We studied 1169 consecutive patients from five UK centres receiving PPCI for ST elevation MI, with use of evidence-based secondary prevention at discharge assessed by age (<60, 60-75 and >75 years) and estimated glomerular filtration rate (eGFR). Follow-up prescribing practice was assessed in 567 patients.

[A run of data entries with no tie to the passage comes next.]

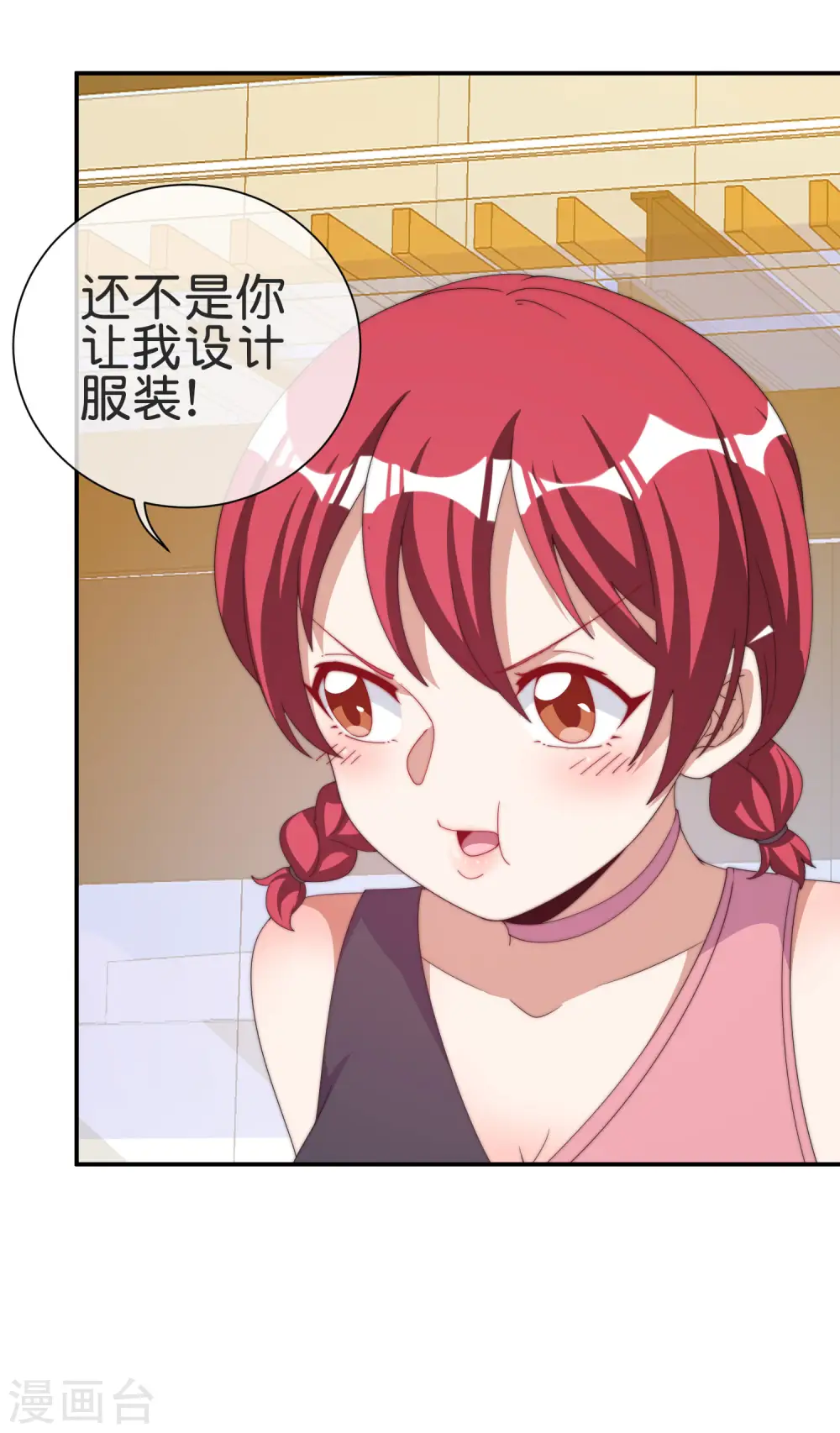 第231话 国潮之光7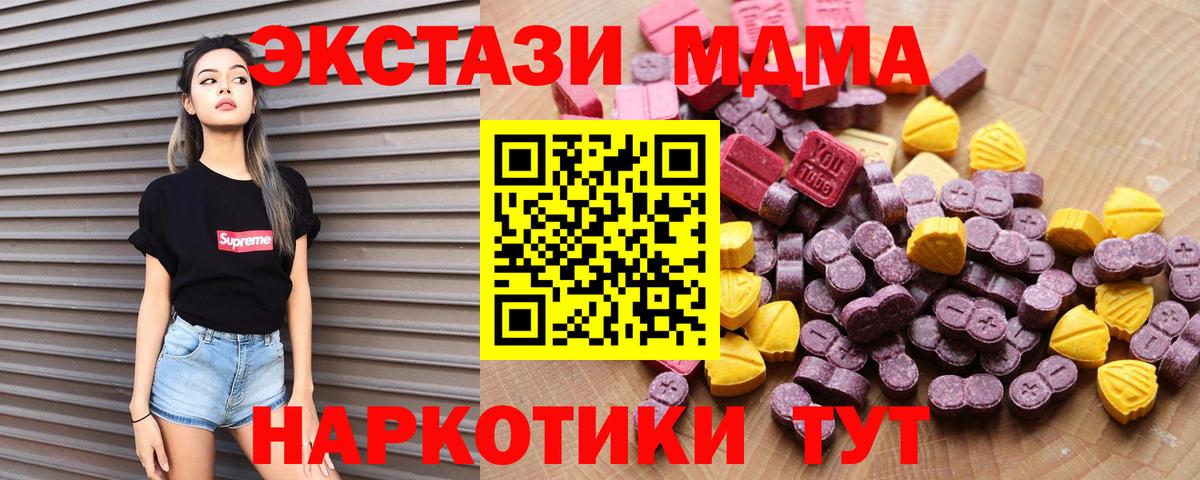 Экстази таблы  наркотики  Новотроицк  Вход с VPN  Экстази 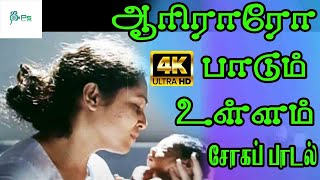 Aariraaro Paadum Ullam ஆரிராரோபாடும் உள்ளம்  Ilaiyaraaja  H D Sad Song [upl. by Vocaay]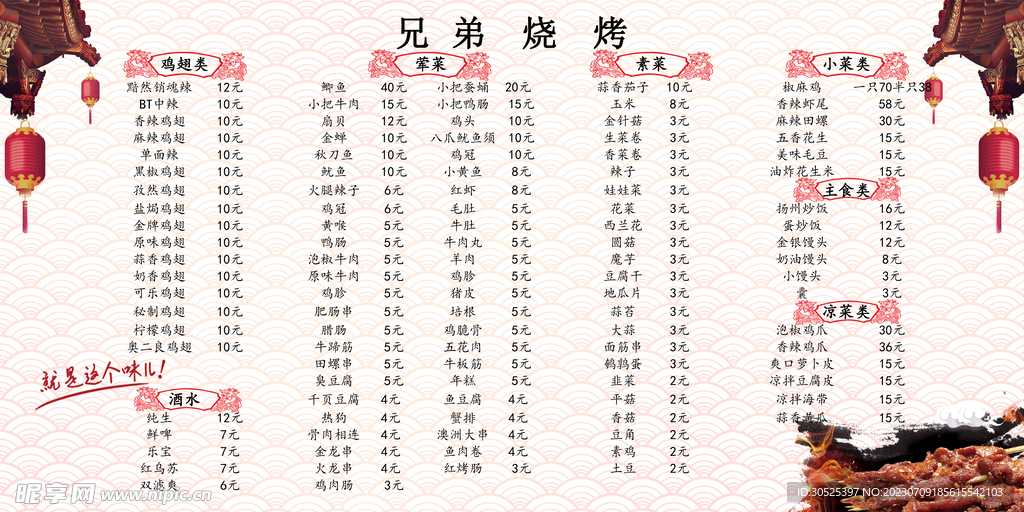 烧烤店菜单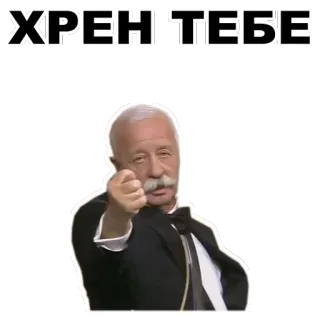 👎 939bfd20 ХРЕН ТЕБЕ middle finger, offensive, russian, gesture, mustache, man whatsapp sticker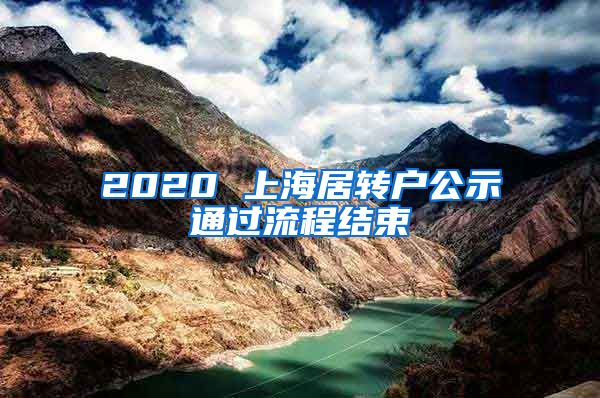 2020 上海居转户公示通过流程结束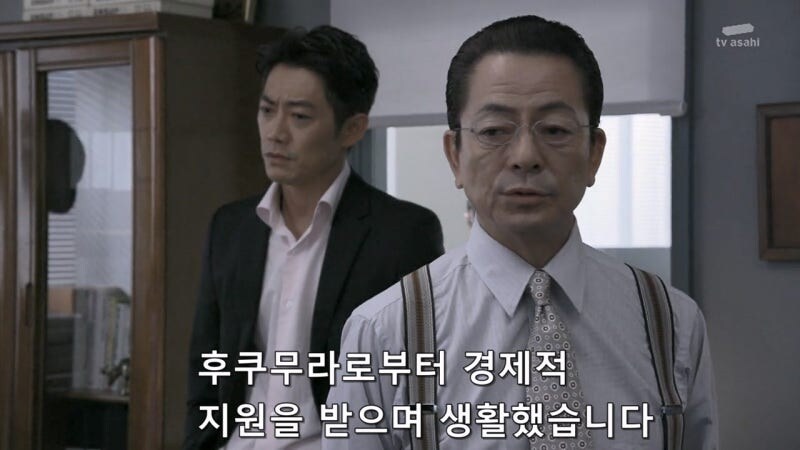 법망을 자유롭게 빠져나갔던 경제사범_12.jpg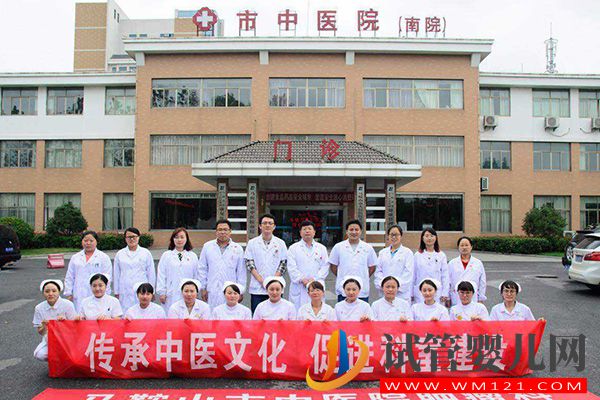 馬鞍山不孕不育醫院大全，6家助孕機構信息介紹(圖6)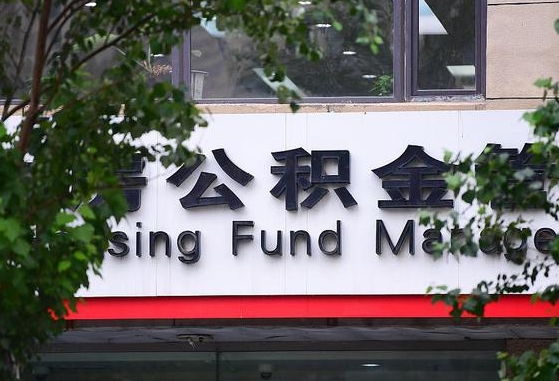 郑州公积金调整规则变化-陵水公积金代办服务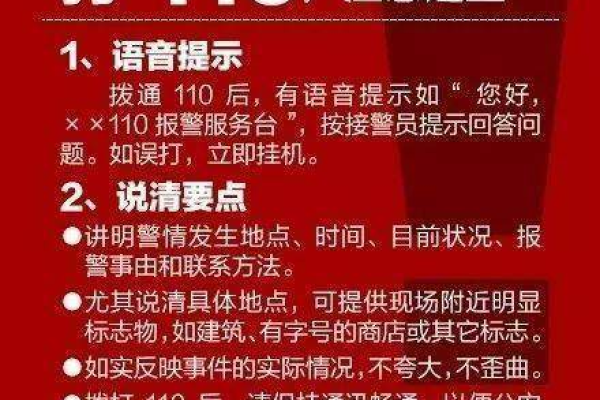 报错110怎么办  第1张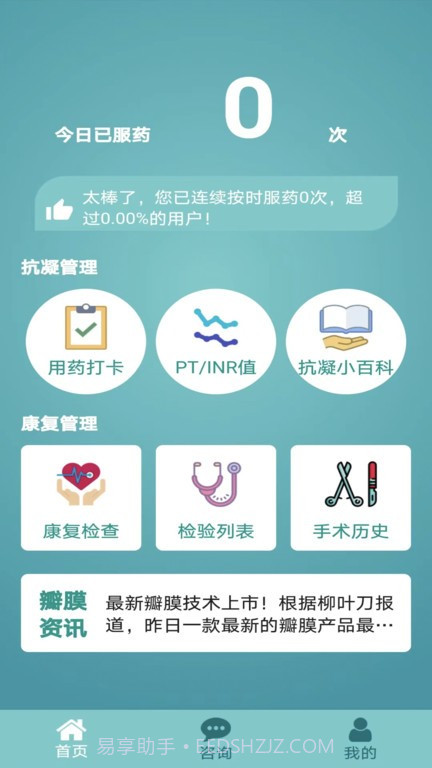 瓣你康截图2 瓣你康截图2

One-fifth of patients receiving PPCI were >75 years. This group received fewer secondary prevention drugs at discharge compared to younger patients (P < 0.01 for β-blockers, angiotensin-converting enzyme (ACE) inhibitors/angiotensin receptor blockers (ARB) and statins). By 6 weeks post-PPCI, there was a small drop-off in evidence-based therapy; β-blocker and statin use in those >75 years fell from 90% to 86% and 96% to 93%, respectively. CKD (eGFR<60 ml/min/1.73 m(2)) was seen in 17.6%. Declining renal function was associated with age, female sex and lower use of ACE inhibitor/ARB. At discharge 83.5% of patients with eGFR<60 ml/min/1.73 m(2) were receiving ACE inhibitors/ARB, dropping to 77.5% at 6 weeks (compared with 95% and 92%, respectively, in patients with eGFR >60 ml/min/1.73 m(2)).


The uptake of secondary prevention medication is high following PPCI in the UK, even in the elderly and in those with renal dysfunction. A focus on strategies to improve up-titration and continuation of drugs following discharge is required.